For an Indian, roaming through the New York City neighbourhood of Jackson Heights can be quite nostalgic. Kulfi-vendors and kabab stalls abound, as do gold shops. There are even occasional streaks of paan on the sidewalk. The ersatz Indian experience could have been complete had it not been for the advertising signs promoting telephone calling-cards—urging the reader to chat even longer with the loved ones you left behind in India.
Indeed, it was only a matter of time before Jackson Heights' marketing potential was exploited for outdoor advertising. For instance, hanging from a subway platform is a hoarding for MetLife Financial Services—a cricket bat-swinging Snoopy and the line: "Zindagi ki Googly Per MetLife Ka Sixer."
The MetLife hoarding is one of the latest examples of a slowly growing public phenomenon: the attempt of mainstream advertisers tap the buying power of the niche south Asian audience, testifying to the increasing importance of the Indian community in the US market. Conservative estimates put the current expenditure on desi (or Indian) ads at around $15-20 million.
Outdoor advertising will only boost this expenditure further, limited as other media avenues have been till now.
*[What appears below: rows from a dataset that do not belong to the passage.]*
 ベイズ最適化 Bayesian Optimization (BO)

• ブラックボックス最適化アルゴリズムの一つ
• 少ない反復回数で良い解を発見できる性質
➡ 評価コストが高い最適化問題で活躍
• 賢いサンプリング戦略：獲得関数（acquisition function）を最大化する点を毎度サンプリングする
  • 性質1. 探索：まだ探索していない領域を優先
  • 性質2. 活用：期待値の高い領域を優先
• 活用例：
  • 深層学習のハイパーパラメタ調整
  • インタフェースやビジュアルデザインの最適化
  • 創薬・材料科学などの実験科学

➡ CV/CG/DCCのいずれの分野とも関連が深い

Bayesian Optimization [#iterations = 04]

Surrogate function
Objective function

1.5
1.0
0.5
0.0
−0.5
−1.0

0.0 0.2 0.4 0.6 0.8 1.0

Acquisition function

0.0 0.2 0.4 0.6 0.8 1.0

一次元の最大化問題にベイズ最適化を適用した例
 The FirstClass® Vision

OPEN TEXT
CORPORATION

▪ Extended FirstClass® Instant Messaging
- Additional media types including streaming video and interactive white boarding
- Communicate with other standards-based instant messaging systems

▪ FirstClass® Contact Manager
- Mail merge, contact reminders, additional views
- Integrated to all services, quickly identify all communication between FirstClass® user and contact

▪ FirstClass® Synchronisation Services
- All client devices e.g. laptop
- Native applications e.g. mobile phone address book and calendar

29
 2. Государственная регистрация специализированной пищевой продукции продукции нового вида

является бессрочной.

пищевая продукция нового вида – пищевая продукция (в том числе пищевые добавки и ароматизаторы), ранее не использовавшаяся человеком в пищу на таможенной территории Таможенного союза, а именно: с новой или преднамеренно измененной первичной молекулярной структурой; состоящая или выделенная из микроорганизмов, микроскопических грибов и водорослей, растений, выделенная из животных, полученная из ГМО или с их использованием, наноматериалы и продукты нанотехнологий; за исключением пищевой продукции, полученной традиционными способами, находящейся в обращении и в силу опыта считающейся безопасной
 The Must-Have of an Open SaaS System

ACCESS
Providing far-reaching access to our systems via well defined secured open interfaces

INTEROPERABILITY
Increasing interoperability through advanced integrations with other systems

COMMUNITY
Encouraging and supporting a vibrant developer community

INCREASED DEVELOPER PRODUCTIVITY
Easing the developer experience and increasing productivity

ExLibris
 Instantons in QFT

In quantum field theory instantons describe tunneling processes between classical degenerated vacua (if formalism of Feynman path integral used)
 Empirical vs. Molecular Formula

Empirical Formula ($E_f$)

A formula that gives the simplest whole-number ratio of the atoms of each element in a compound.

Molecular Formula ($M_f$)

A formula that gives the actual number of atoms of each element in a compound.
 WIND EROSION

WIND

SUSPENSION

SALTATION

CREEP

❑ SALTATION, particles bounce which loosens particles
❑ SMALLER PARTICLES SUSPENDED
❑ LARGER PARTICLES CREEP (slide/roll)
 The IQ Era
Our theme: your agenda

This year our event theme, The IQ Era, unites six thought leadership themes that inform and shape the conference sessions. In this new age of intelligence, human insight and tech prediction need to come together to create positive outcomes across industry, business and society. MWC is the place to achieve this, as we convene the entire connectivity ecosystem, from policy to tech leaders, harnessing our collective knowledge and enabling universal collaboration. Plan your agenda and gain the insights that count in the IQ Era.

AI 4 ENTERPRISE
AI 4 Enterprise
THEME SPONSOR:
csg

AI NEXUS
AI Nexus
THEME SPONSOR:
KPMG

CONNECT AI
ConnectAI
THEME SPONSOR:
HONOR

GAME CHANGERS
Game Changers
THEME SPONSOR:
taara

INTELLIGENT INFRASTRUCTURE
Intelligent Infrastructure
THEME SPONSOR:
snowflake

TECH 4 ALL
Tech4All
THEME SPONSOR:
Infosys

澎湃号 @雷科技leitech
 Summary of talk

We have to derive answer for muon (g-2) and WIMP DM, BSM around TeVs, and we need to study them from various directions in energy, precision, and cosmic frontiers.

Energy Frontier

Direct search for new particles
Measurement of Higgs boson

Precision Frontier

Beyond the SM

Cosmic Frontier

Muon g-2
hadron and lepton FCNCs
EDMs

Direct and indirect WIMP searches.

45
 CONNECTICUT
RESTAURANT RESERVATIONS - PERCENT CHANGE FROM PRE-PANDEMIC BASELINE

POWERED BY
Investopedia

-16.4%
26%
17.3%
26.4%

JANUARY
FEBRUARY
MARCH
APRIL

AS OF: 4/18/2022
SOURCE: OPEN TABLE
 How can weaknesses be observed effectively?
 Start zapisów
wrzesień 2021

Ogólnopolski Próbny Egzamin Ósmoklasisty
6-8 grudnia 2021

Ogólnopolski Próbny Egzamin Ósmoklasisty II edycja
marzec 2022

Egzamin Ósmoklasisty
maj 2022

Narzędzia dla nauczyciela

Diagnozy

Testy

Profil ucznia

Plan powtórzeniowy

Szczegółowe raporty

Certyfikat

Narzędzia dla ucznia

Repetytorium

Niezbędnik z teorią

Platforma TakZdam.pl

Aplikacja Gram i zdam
Says Shailendra Ghorpade, MetLife's senior vice-president (marketing and e-business): "Five to eight years ago, there were very few opportunities (for advertisers), aside from some two-hour TV programmes on weekends."
The shift to outdoor advertising has been brought about by the recent immigration waves to the US, a spike in numbers that made south Asians worthy of serious marketing attention. "These communities tend to be more concentrated than dispersed, which is a fabulous thing for advertisers," exclaims Ghorpade, whose company has put up strategically-placed billboards in three cities—New York, Chicago and Edison, New Jersey.
The Snoopy ad may have employed Hinglish, but most advertisers realise that the use of regional languages is a careful balancing-act. "Typically, we advertise in English to the Indian diaspora," says Saul Gitlin of Kang & Lee Advertising. The diversity of the Indian subcontinent means that making an ad entirely in Gujarati, Bengali or Punjabi can backfire on the advertiser. "It's harder," admits Gitlin, adding: "Our Indian teams have to be very careful not to alienate."
But one reason why diaspora advertising hasn't grown till now is because of what is generally perceived to be a virtue of the south Asians—their command over English. Says Anil Srivatsa, host of the syndicated radio programme Anil-ki-Awaaz and ceo of Reminiscent Television, which markets to the diaspora: "Mainstream advertisers, aware of the Indian competency and proficiency with English, didn't feel it necessary to patronise the limited desi media. Their philosophy was that they could reach the target audience with the mainstream media." (The trend continues: a recent commercial for Dove soap features an Indian woman and her mother.)
The advertiser's belief that they can reach the Indian community through mainstream publicity is precisely the reason why the spark in desi advertising hasn't yet been lit. Bemoans Peter DeSouza of Admerasia, the New York-based agency that designed the Snoopy hoarding: "We're an invisible minority. In spite of being enormously successful and educated, we haven't marketed ourselves as a singular target audience." Srivatsa feels this is because of the very limited knowledge mainstream advertisers have of the Indian media industry here. "In fact, their degree of information ranges from inadequate to non-existent," he says. "So they turn to self-proclaimed media planners from fledgling agencies who parade themselves to be marketing consultants. In reality, they are no more than media buyers who just buy the media with no knowledge of the consequences of the media they buy."
But all this could well now be history. The Snoopy hoarding and other similar ads show it won't be long before the south Asian market follows in the footsteps of the Hispanic market. Once marketers started paying attention to the spending power of Hispanics, years ago, Hispanic media grew exponentially, driven by big-budget advertising. "Advertisers will now get a whiff of this trend and will come around to spending the ad dollars soon," predicts Srivatsa. Let the spending begin.